* **TASK GOAL**
Retype the listing below line for line, but only from the line with "Der Archipel in Flammen" down to the line with "El Santuario que", inclusive. Pictures stay out.

* **DATA RECORDS**
#####
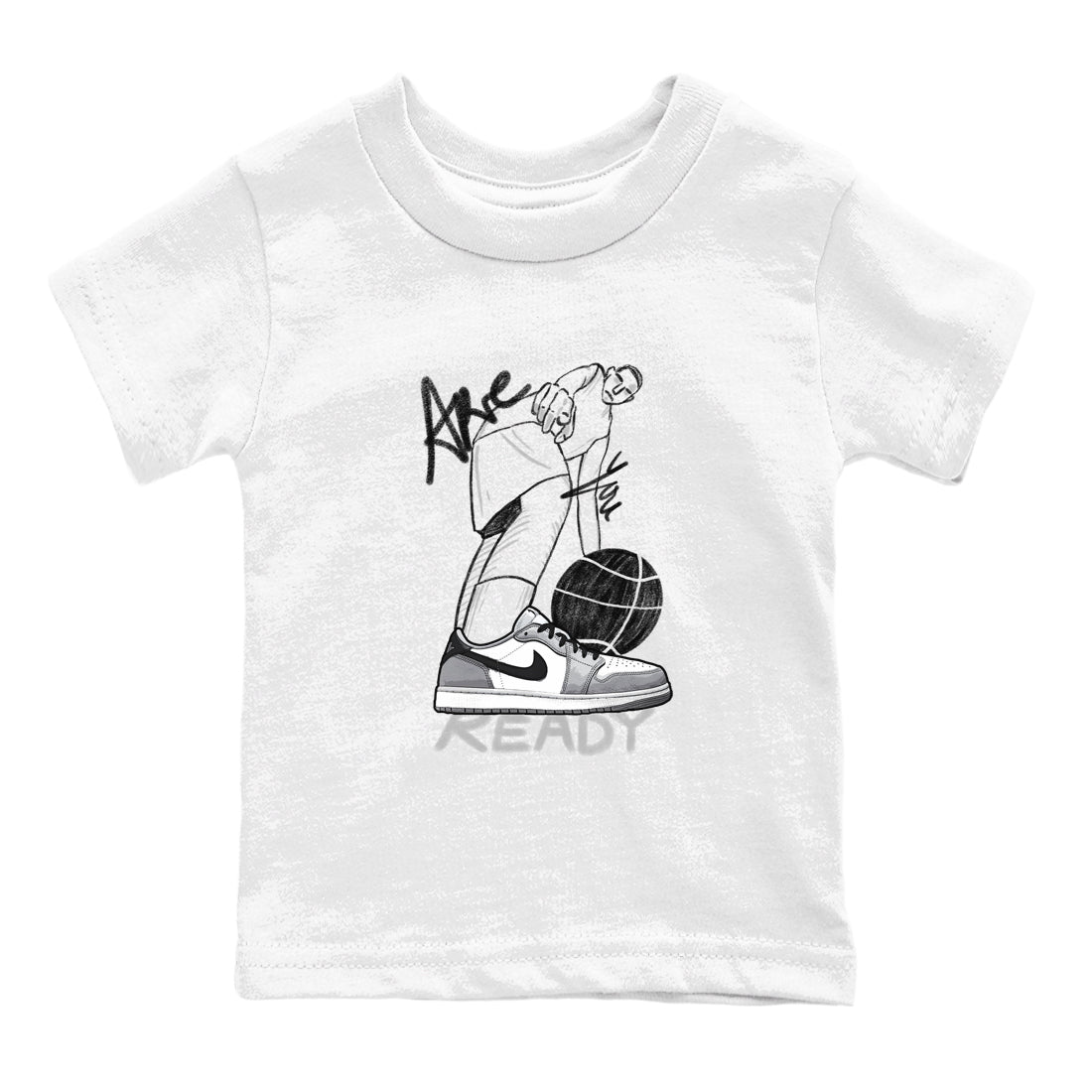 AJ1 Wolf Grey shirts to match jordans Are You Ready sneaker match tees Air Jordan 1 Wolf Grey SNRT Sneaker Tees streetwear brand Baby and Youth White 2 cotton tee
#####
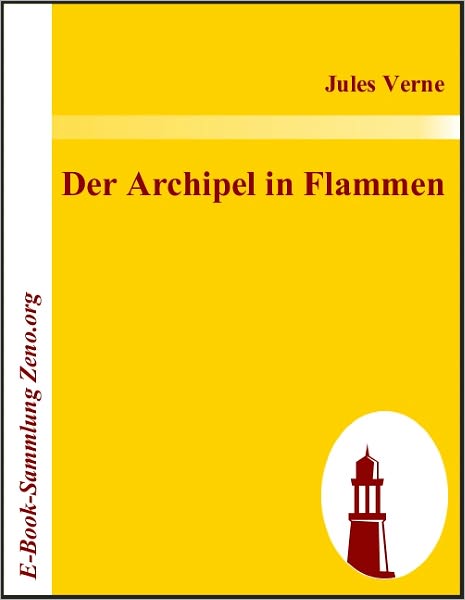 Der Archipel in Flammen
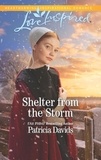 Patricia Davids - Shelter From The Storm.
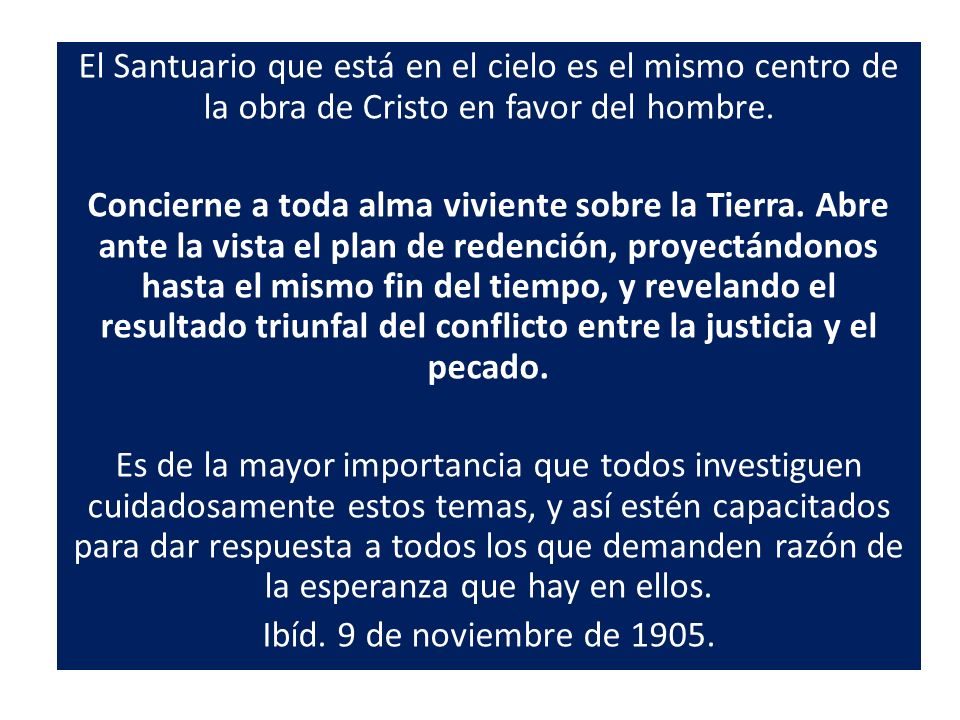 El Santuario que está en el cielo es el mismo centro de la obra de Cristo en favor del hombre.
#####
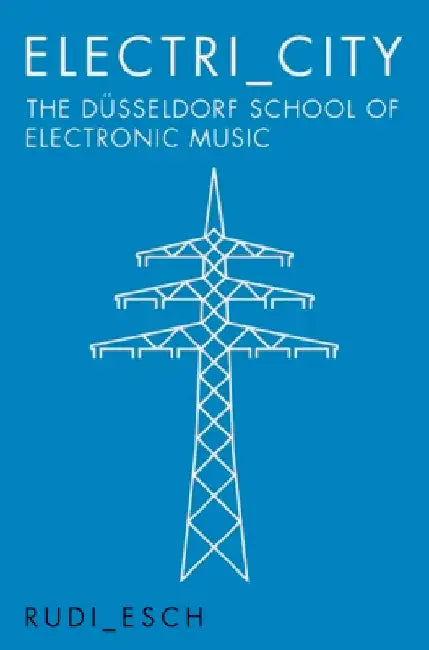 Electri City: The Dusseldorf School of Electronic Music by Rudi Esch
#####
* **SOLVED PROBLEM**
 Der Archipel in Flammen
 Patricia Davids - Shelter From The Storm.
 El Santuario que está en el cielo es el mismo centro de la obra de Cristo en favor del hombre.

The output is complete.